*Page extract*:
= = = =

- Court: United States District Court for the Southern District of New York
- Full case name: NAACP Legal Defense & Educational Fund, Inc.; The Ordinary People Society; HEALSTL; National Association for the Advancement of Colored People Pennsylvania State Conference; National Association for the Advancement of Colored People Florida State Conference; Hispanic Federation; Mi Familia Vota; Southwest Voter Registration Education Project;and Labor Council for Latin American Advancement v. Donald J. Trump, in his official capacity as President of the United States of America; Presidential Advisory Commission on Election Integrity, an advisory committee commissioned by President Trump; Michael Pence, in his official capacity as Vice President of the United States and chair of the Presidential Advisory Commission on Election Integrity; Kris W. Kobach in his official capacity as Vice Chair of the Presidential Advisory Commission on Election Integrity
- Decided: Dismissed on February 28, 2018
- Defendants: Donald J. Trump Presidential Advisory Commission on Election Integrity Michael Pence Kris W. Kobach
- Counsel for plaintiffs: Sherrilyn Ifill Janai Nelson Samuel Spital Rachel Kleinman Natasha C. Merle Mexican American Legal Defense and Educational Fund LatinoJustice PRLDEF
- Plaintiffs: NAACP Legal Defense and Educational Fund, Inc. The Ordinary People Society #HealSTL Hispanic Federation Mi Familia Vota Southwest Voter Education Project Labor Council for Latin American Advancement Florida State Conference of the NAACP Pennsylvania State Conference of the NAACP
- Citation: No. 1:17-cv-05427

Court membership
- Judge sitting: Andrew L. Carter Jr.

= NAACP LDF v. Trump =

United States district court case

NAACP Legal Defense & Educational Fund, Inc. v. Trump, No. 1:17-cv-05427-ALC (S.D.N.Y. 2017), was a lawsuit filed in the United States District Court for the Southern District of New York. The plaintiffs, the NAACP Legal Defense Fund, The Ordinary People Society, and a coalition of civil rights groups alleged that the defendants, President Donald Trump, the Vice President Michael Pence, and Kris Kobach were in violation of the Fifth and Fifteenth Amendments and the Federal Advisory Committee Act by establishing the Presidential Advisory Commission on Election Integrity (PEIC) for the purpose of intentionally discriminating against Black and Latino voters in violation of the Fifth and Fifteenth Amendments to the Constitution and the Federal Advisory Committee Act.

== Background ==
Kris Kobach was the Secretary of State of Kansas from 2011 to 2019. On November 20, 2016, President Trump asked Kobach to co-chair a commission to investigate possible voting irregularities in the 2016 presidential election. Kobach was a defendant in parallel lawsuits filed by the Electronic Privacy Information Center and the ACLU.

= = = =

*Study questions*:
**a)** Copy word for word the part of the NAACP LDF v. Trump case summary starting with "NAACP Legal Defense & Educational Fund, Inc. v." and going on through "Advisory Committee Act.".
**b)** Resume the NAACP LDF v. Trump case summary after its last sentence.

*Stored data*:

= = = =

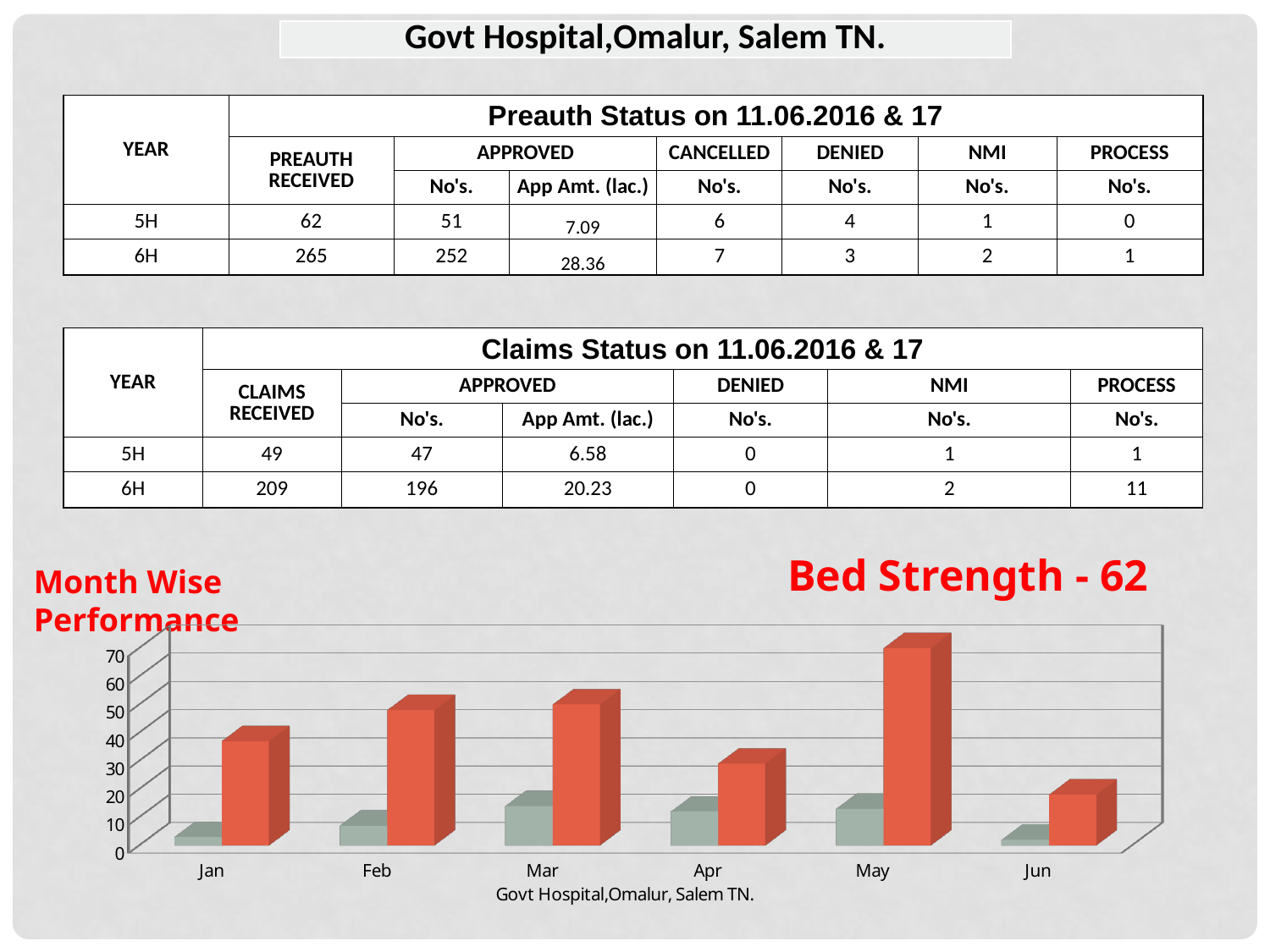
Is the red bar for May greater or less than 60? greater Is the green bar for Jan greater or less than 10? less Do the red bars rise or fall from May to Jun? fall Is the red bar for Jan greater or less than 30? greater How many months are shown on the x axis of the bar chart? 6 What kind of chart is shown at the bottom of the slide? bar chart What is the title shown above the bar chart? Month Wise Performance Which is larger, the red bar for Apr or the red bar for Jun? Apr Which month has the tallest red bar in the bar chart? May What text appears below the x axis of the bar chart? Govt Hospital,Omalur, Salem TN. Which month has the shortest red bar in the bar chart? Jun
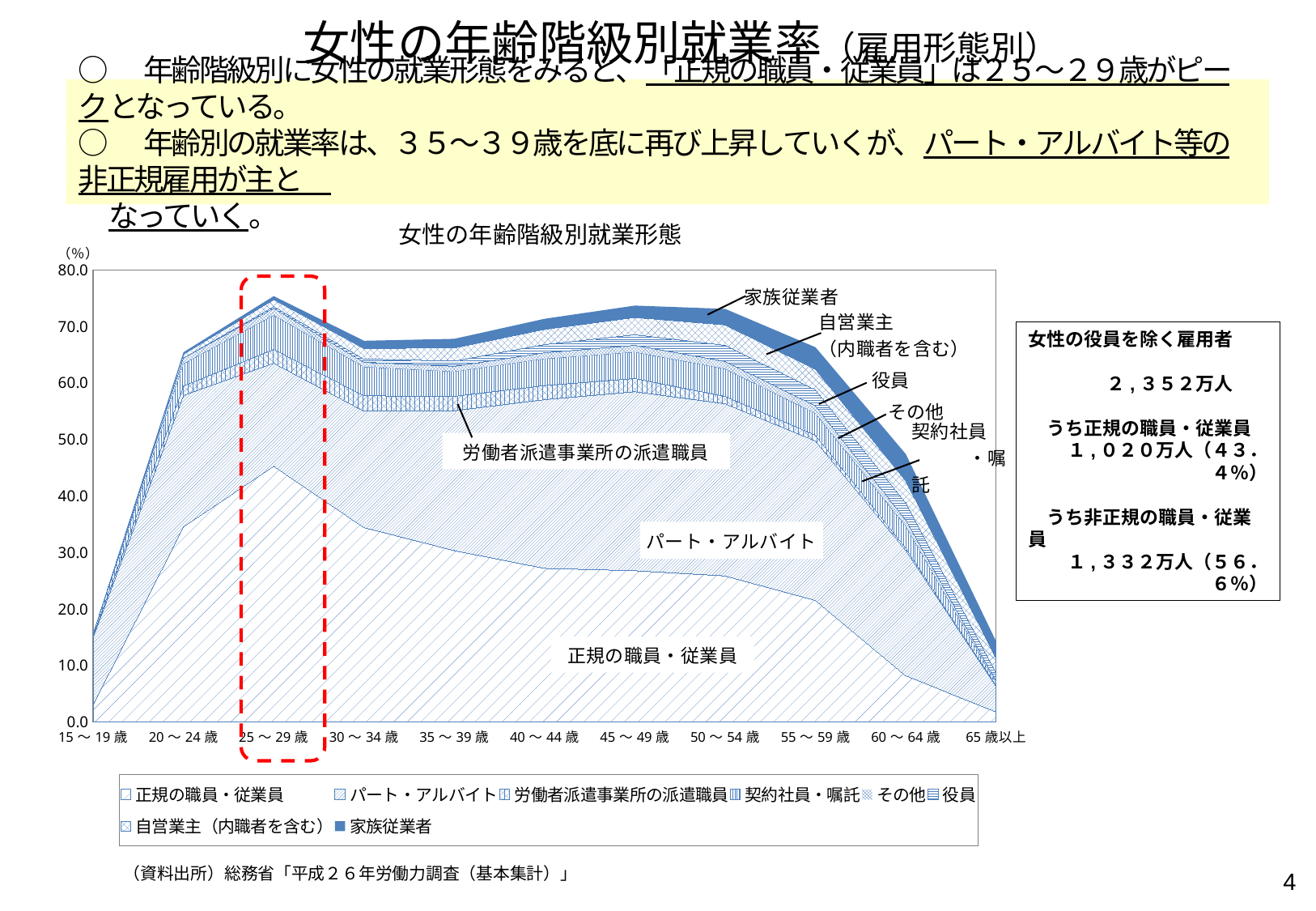
Does the total stacked value rise or fall from 25～29歳 to 35～39歳? fall Is the value for 正規の職員・従業員 at 45～49歳 greater or less than 30? less Is the total stacked value at 25～29歳 greater or less than 70? greater What kind of chart is shown on the slide? stacked area chart Which age group has the highest value for 正規の職員・従業員? 25～29歳 Is the value for 正規の職員・従業員 at 25～29歳 greater or less than 40? greater How many series does the chart's legend list? 8 What is the title of the chart? 女性の年齢階級別就業形態 What is the data source cited below the chart? 総務省「平成26年労働力調査（基本集計）」 How many age groups are shown on the x axis of the chart? 11 Which is larger, the value for 正規の職員・従業員 at 25～29歳 or at 45～49歳? 25～29歳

= = = =

*Answers by task*:
**a)**
NAACP Legal Defense & Educational Fund, Inc. v. Trump, No. 1:17-cv-05427-ALC (S.D.N.Y. 2017), was a lawsuit filed in the United States District Court for the Southern District of New York. The plaintiffs, the NAACP Legal Defense Fund, The Ordinary People Society, and a coalition of civil rights groups alleged that the defendants, President Donald Trump, the Vice President Michael Pence, and Kris Kobach were in violation of the Fifth and Fifteenth Amendments and the Federal Advisory Committee Act by establishing the Presidential Advisory Commission on Election Integrity (PEIC) for the purpose of intentionally discriminating against Black and Latino voters in violation of the Fifth and Fifteenth Amendments to the Constitution and the Federal Advisory Committee Act.

**b)**
On June 28, 2017, the Commission requested voter records from each of the states and the District of Columbia. Forty-four states rejected the request to deliver voter records
On July 10, 2017, the Commission postponed its request of the states.

The United States Department of Justice represented Trump.

According to the text of the complaint, the suit asked for a permanent injunction halting the operation of the Presidential Advisory Commission on Election Integrity.

==Specific allegations==
- The President has neither constitutional nor statutory authority to create a new executive organ for the purpose of launching an investigation that targets individual or groups of voters.
- President Trump has not appointed a commission for the purpose of consulting with fair-and-balanced advisors; rather, he has appointed a commission stacked with biased members to undertake an investigation into unfounded allegations of voter fraud, even though Congress has specifically delegated the authority to ensure the accuracy of voter rolls to the Election Assistance Commission and state election officials, not the President.
- Violations of the Fifth and Fifteenth Amendments and Unauthorized Presidential Action

== Procedural history ==

A second amended complaint was filed on October 20, 2017. The government moved to dismiss the case in November 2017. After the government disbanded the commission on January 3, 2018, the case was dismissed on February 28, 2018, at the NAACP Legal Defense Fund's request.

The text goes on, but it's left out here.